In 1989, only one Fort McDowell Yavapai was enrolled in college. Today, 47 tribal members attend college or vocational schools. One is working on a master's degree and another is in a doctoral program in psychology.

Although most of their ancestors never dreamed of attending college, many children at Fort McDowell today imagine a future in which higher education is a given.

Gates says years ago students who were asked what they wanted to be when they grow up would write things like "I want to work at Bashas'" or "I want to have a popover [frybread] stand."

Today, kids are responding that they want to be doctors, lawyers, teachers. They routinely mention college in their future plans.

Two essays written at Camp Yavapai last summer indicate that not only are the tribal children getting the message that they need to go to college, but — surrounded by affluence — they are grounded in the Yavapai traits of kindness and sharing.

Shawna Bear, 11, wrote in an essay at Camp Yavapai last summer that she wanted to go to ASU, play basketball and become a doctor.

"I want to be a doctor because they help people and take care of them," she said.

Another 12-year-old girl said she wanted to play basketball in the WNBA and be as good as Kobe Bryant.

"This kind of job pays a lot of money. I could help people and donate to the needy," she wrote.

Older kids are beginning to learn that dropping out and waiting for their share of the gaming profits is not fulfilling. While tribal members tell tales of teenagers quitting school and doing nothing, getting hooked on drugs, or carelessly spending huge sums of gaming proceeds, there are new stories circulating.

In the homework lab one day, an 18-year-old says she dropped out but got bored and came back to school. Another 15-year-old can't figure out the appeal of quitting school. Her sister left high school, she says, "And she just stays home and cleans the house all day."

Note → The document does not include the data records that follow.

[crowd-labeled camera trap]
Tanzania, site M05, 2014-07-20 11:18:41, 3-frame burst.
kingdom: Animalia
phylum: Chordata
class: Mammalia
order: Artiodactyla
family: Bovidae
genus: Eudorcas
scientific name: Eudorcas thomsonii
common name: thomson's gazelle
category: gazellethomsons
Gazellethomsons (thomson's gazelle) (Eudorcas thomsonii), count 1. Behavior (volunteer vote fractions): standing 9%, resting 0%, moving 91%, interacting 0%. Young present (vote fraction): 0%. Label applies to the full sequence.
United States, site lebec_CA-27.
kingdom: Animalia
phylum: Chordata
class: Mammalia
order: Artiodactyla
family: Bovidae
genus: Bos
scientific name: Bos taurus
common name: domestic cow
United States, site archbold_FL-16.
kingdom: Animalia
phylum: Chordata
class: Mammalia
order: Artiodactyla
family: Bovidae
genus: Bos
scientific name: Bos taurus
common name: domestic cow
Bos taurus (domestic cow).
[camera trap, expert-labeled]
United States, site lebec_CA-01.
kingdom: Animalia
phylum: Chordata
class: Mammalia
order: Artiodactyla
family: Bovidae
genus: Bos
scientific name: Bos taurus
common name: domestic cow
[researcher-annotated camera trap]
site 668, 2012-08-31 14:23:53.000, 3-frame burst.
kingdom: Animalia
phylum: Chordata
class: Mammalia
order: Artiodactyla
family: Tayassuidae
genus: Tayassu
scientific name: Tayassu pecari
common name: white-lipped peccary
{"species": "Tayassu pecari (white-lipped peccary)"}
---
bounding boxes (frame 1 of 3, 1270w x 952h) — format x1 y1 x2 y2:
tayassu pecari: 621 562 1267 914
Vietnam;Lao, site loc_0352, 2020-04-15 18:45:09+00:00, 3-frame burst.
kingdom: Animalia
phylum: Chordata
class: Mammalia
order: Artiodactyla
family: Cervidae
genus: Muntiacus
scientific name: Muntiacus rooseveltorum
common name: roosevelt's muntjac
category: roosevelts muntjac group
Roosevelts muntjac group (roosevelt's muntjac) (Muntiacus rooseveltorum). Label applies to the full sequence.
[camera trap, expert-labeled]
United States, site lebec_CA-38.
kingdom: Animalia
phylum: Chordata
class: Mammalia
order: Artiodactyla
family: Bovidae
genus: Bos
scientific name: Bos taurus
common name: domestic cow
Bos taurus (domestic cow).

Others talk about friends, daughters, sons, grandchildren who have decided to return to school and complete their education.

And there are reports that kids are learning from the mistakes of their peers, choosing to take only a portion of their gaming money when they come of age and investing the rest.

Amy Torres, education head for the tribe and its 483 students, made an amazing pronouncement earlier this year. On that particular day, she said, all the tribe's students were attending school. Some were right next door in 'Hman 'shawa classrooms, in the comfort of small classes filled with familiar faces. Some were across the cattle guard, in public schools, charter schools and even incarcerated settings. Some were in boarding schools, private schools, vocational schools and colleges. Some were enrolled in correspondence courses.

"Everyone who should be in school is in school," she said.

For a tribe with dropout rates approaching 100 percent just 30 years ago, it was an incredible achievement.

Still, the tribe is not resting on these indicators of success. President Pattea notes that last year, six tribal members earned new bikes for perfect school attendance throughout the year. This year, only two received the awards.

"We're going to have to work on that," he says.